War-Horse-Albert-JoeyAlbert Narracott loved the thoroughbred horse from the moment he saw him. When his father purchased the animal in a moment of pride, Albert vowed to take care of him. He named his beloved horse Joey and instantly set to work on training him.

Set in Europe during World War I, Steven Spielberg’s War Horse follows Albert and Joey on an incredible journey of courage and adventure. Played by newcomer Jeremy Irvine, Albert teaches Joey how to plow his father’s field for planting, despite tremendous opposition from his family and townspeople who do not think the small mare has the stamina.

When Albert’s father, Ted Narracott, sells Joey to the British military in a moment of desperation, young Albert is devastated and pleads with the soldier who purchased Joey to let him serve alongside his animal.

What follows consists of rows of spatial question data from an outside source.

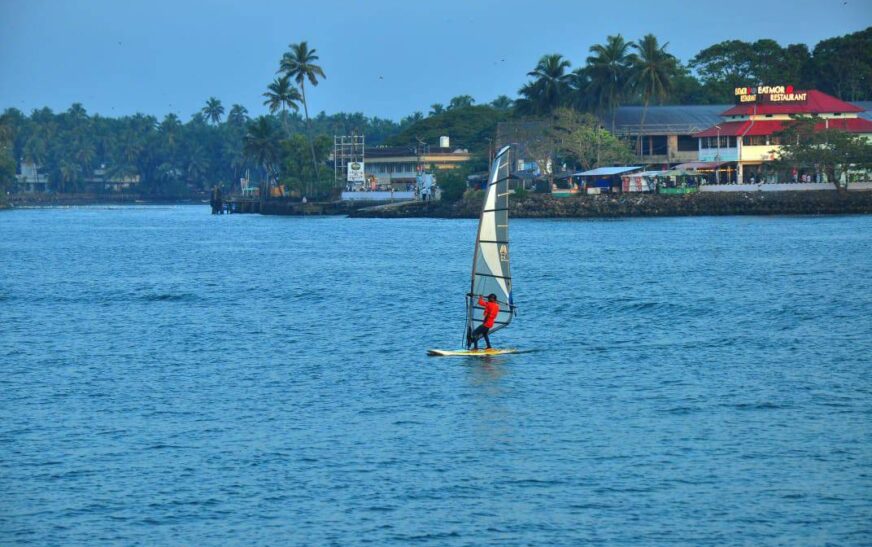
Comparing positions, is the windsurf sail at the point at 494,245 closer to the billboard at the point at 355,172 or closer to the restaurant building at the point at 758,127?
the restaurant building at the point at 758,127

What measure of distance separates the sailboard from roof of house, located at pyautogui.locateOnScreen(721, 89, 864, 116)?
103520 mm

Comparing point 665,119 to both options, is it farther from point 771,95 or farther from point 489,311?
point 489,311

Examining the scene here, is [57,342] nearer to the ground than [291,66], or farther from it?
nearer to the ground

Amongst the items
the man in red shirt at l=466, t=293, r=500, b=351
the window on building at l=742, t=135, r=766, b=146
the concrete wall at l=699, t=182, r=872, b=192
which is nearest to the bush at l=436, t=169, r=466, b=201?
the concrete wall at l=699, t=182, r=872, b=192

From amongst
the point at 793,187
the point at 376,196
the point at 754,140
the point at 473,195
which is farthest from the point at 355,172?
the point at 793,187

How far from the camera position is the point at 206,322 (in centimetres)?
5312

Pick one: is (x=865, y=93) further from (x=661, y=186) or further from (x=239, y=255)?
(x=239, y=255)

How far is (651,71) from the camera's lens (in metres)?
149

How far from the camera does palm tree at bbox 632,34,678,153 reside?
149 meters

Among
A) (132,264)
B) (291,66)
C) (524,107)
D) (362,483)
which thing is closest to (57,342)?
(362,483)

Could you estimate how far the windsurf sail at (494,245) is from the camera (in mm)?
38844

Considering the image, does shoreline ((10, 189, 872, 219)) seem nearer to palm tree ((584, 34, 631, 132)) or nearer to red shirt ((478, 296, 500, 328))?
palm tree ((584, 34, 631, 132))

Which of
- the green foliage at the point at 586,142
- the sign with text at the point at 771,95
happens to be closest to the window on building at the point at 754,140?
the sign with text at the point at 771,95

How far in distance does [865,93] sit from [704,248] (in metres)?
99.6
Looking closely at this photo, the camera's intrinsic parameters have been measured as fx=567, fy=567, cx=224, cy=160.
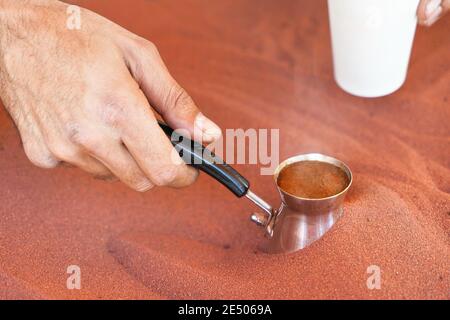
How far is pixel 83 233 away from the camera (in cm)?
107

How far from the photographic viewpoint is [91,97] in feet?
2.84

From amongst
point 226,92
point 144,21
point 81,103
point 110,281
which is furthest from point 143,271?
point 144,21

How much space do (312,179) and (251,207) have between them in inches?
7.6

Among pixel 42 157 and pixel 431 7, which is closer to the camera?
pixel 42 157

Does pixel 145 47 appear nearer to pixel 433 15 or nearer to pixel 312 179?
pixel 312 179

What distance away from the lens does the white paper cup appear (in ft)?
3.88

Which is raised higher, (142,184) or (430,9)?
(430,9)

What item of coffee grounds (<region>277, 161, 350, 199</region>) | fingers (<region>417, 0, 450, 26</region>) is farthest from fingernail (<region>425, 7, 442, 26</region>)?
coffee grounds (<region>277, 161, 350, 199</region>)

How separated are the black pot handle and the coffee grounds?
0.30 ft

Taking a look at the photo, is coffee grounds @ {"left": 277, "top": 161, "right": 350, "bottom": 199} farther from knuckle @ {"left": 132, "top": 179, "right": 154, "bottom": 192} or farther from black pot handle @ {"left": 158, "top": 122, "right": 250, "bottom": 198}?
knuckle @ {"left": 132, "top": 179, "right": 154, "bottom": 192}

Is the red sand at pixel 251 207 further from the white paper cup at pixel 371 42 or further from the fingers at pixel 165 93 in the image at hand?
the fingers at pixel 165 93

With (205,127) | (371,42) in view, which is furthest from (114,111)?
(371,42)

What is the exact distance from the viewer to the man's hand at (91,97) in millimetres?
869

Capt. Nicholls (Tom Hiddleston, Thor) refuses because Albert is too young, but he agrees to return the horse when the war is over.

Albert soon finds out Capt. Nicholls has died in battle, and he fears Joey has met the same fate. But the brave horse makes his way through Europe as we watch him become acquired by German soldiers and then cared for by a young girl and her grandfather in France.

Joey is eventually dragged back into battle and forced to haul heavy artillery for soldiers intent on completing their mission with no thought to the consequences the horses face. Though the thoroughbred escapes, racing through ravaged lands, he entangles himself along the way in barbed wire fences.

As viewers, we’re taken through a gripping journey of triumph, sadness, hope and joy. Albert joins the war when he’s old enough in an effort to find his dear horse. With Joey’s tenacity and Albert’s love, it is hard not to believe these two will be reunited again—as impossible as it may seem.

Because it is set in the middle of WWI, War Horse features violence. Several battle scenes depict dead soldiers and horses strewn on the battlefield. Two German traitors are executed and throughout the film, horses are treated brutally. Albert is gassed in a battle scene, and afterward he is badly scarred around the eyes.

Spielberg puts his own touch on the film, based on a young adult novel that was adapted into an award-winning play. Though promoted heavily among the “faith-based community,” War Horse doesn’t contain overtly Christian messages beyond such elements as loyalty, friendship and laying down your life for another—even if it’s a horse.

Characters mention God a handful of times, as when a down-on-his-luck Ted Narracott tells his wife: “I used to believe God gave each man his fair portion of bad luck. Now I don’t believe that anymore.” And when Capt. Nicholls and Joey enter their first battle, the soldiers shout, “Fear God! Honor the King!”

Though Spielberg’s latest wartime project has a heartwarming message and contains no sexual content or noticeable profanity, the movie earns its PG-13 rating for intense battle sequences. Families with young children may opt to choose another movie on its Christmas Day release. But those with teenagers will enjoy the tale of a young boy and the incredible, unconditional love he has for a horse that is more friend than farm animal.